START Records

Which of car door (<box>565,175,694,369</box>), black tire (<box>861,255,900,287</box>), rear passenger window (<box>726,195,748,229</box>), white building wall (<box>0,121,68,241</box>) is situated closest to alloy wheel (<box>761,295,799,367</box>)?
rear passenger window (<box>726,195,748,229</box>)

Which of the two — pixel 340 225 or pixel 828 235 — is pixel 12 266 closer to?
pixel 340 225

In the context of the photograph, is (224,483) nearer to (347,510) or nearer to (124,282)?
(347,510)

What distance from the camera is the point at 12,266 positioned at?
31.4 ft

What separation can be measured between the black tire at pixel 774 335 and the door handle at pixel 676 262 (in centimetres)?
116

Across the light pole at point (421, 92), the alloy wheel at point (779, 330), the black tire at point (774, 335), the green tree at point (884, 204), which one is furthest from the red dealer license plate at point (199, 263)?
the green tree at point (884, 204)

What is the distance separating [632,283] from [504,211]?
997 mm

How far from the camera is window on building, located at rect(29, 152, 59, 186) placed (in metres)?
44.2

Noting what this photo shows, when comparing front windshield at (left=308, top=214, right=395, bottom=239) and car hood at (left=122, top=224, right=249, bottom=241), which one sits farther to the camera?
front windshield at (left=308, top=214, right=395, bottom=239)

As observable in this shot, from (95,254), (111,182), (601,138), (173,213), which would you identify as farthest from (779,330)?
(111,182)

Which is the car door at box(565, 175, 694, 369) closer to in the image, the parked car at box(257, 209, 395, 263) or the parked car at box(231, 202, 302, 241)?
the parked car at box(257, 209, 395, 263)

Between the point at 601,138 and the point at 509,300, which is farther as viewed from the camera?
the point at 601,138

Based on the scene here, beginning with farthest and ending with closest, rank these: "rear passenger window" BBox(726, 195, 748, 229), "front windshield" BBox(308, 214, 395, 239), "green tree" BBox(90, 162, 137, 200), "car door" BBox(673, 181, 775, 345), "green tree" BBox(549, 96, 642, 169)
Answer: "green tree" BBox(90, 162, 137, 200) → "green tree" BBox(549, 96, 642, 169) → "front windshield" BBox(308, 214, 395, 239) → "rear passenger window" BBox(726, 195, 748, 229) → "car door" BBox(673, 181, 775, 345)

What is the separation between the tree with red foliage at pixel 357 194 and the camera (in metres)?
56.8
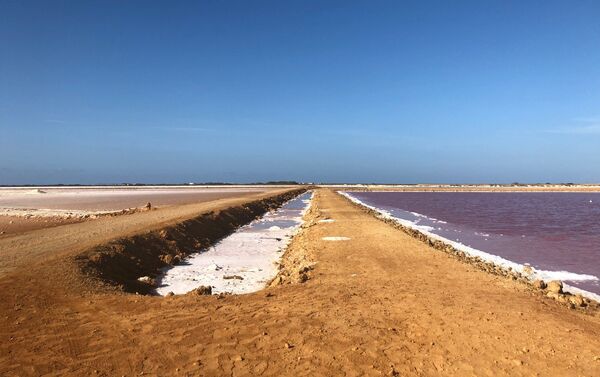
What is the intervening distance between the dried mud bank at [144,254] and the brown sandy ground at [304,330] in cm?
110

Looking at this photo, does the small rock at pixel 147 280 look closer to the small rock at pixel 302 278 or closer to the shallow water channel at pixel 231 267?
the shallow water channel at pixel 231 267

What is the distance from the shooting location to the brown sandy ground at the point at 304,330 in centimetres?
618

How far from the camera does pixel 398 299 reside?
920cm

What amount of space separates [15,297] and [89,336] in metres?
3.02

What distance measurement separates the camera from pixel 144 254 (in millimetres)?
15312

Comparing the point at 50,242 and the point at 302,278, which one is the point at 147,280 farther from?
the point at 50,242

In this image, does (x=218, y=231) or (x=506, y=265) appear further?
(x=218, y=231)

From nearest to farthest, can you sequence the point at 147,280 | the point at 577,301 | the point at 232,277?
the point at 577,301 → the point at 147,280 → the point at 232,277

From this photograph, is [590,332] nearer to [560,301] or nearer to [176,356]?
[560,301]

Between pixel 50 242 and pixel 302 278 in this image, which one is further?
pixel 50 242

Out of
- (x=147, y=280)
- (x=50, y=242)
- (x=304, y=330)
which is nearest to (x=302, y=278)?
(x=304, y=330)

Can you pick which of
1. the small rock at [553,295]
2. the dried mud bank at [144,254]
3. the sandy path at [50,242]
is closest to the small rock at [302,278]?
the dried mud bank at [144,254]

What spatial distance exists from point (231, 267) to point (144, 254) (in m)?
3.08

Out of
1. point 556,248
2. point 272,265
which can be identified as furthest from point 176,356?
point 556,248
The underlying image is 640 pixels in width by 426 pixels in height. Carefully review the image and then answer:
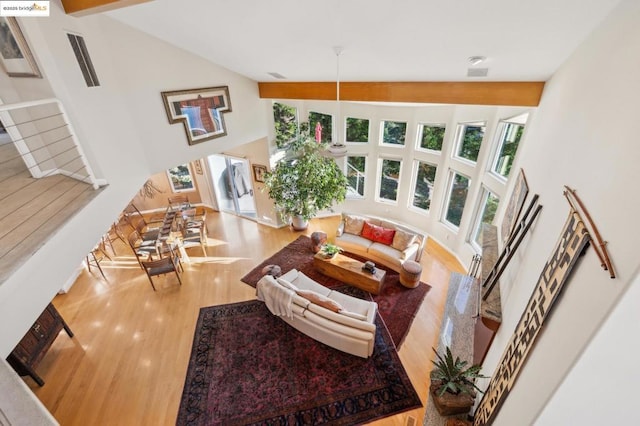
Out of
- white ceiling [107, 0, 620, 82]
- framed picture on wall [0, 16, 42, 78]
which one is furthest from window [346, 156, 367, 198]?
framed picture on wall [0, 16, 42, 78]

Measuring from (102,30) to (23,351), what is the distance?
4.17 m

END Records
START Records

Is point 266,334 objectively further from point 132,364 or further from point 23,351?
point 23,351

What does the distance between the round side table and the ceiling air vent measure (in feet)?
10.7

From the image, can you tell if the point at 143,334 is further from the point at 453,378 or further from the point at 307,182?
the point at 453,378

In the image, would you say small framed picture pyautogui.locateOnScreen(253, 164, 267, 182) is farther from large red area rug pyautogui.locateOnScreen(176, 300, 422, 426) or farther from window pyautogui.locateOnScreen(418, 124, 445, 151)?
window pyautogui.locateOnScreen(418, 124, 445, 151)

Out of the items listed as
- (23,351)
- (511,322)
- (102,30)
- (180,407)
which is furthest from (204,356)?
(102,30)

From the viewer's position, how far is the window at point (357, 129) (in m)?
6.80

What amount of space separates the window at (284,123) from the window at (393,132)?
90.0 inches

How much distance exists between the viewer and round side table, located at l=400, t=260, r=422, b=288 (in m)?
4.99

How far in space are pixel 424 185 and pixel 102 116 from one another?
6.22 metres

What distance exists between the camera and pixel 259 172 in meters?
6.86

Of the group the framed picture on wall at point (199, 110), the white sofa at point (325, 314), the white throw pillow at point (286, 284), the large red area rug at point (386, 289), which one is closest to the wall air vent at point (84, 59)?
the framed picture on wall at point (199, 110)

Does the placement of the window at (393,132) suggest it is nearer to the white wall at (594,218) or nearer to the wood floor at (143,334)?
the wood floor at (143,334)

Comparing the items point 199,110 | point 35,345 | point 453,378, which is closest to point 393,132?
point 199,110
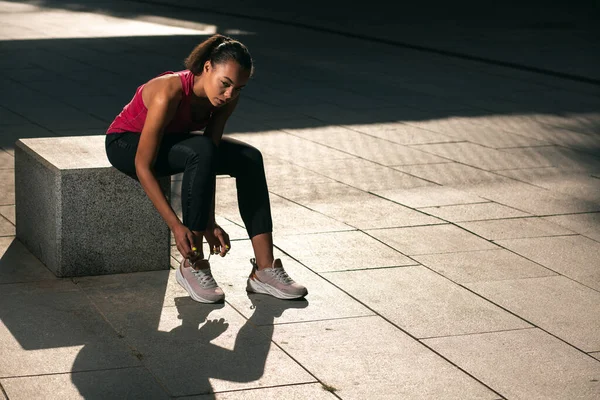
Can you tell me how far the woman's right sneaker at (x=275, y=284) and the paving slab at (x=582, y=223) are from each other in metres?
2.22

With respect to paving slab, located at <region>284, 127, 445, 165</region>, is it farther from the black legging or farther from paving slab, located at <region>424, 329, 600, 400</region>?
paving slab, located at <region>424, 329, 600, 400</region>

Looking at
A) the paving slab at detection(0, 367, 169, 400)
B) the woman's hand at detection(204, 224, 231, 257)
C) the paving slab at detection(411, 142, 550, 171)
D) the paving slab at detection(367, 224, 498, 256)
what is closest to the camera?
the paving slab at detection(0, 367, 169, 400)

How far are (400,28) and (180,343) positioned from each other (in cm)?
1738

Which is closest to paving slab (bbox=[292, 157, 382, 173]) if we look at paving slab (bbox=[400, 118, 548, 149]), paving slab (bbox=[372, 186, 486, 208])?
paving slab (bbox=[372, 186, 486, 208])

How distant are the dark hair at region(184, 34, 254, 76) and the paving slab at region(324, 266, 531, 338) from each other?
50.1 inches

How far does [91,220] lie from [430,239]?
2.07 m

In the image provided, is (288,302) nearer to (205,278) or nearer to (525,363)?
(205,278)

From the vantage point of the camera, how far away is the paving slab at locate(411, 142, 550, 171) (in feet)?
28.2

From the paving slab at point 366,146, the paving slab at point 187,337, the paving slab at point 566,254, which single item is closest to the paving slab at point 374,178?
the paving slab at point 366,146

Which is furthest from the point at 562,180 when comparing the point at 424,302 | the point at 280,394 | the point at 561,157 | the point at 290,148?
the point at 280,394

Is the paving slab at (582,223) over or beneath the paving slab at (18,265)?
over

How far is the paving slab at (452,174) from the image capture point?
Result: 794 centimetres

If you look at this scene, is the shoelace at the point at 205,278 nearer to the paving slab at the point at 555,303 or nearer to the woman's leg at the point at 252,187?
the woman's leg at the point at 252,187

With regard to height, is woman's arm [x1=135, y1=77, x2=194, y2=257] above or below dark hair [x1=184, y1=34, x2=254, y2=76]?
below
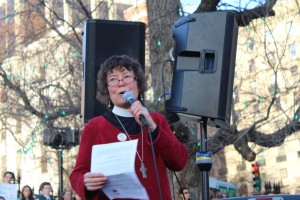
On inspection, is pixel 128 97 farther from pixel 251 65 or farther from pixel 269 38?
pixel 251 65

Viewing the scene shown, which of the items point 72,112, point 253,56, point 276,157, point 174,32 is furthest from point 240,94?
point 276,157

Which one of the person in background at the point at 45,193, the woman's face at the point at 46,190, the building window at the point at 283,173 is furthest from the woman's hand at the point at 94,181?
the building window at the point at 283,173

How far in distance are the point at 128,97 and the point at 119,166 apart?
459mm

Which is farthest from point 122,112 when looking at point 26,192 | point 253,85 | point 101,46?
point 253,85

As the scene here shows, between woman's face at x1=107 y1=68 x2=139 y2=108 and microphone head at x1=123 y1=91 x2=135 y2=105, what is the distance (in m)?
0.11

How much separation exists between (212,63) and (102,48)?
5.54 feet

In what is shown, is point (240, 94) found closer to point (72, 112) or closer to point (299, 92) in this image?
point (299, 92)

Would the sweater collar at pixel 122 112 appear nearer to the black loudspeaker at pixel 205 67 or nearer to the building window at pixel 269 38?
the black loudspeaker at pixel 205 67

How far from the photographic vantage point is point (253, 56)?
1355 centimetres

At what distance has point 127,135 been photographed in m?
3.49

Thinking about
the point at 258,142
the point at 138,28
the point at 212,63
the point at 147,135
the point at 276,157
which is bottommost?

END Records

Locate every line of the material that contains the word "ceiling" and copy each one. Case counts.

- Response below
- white ceiling [107, 0, 620, 82]
What does the distance between the round side table and the ceiling air vent measure (in feet)?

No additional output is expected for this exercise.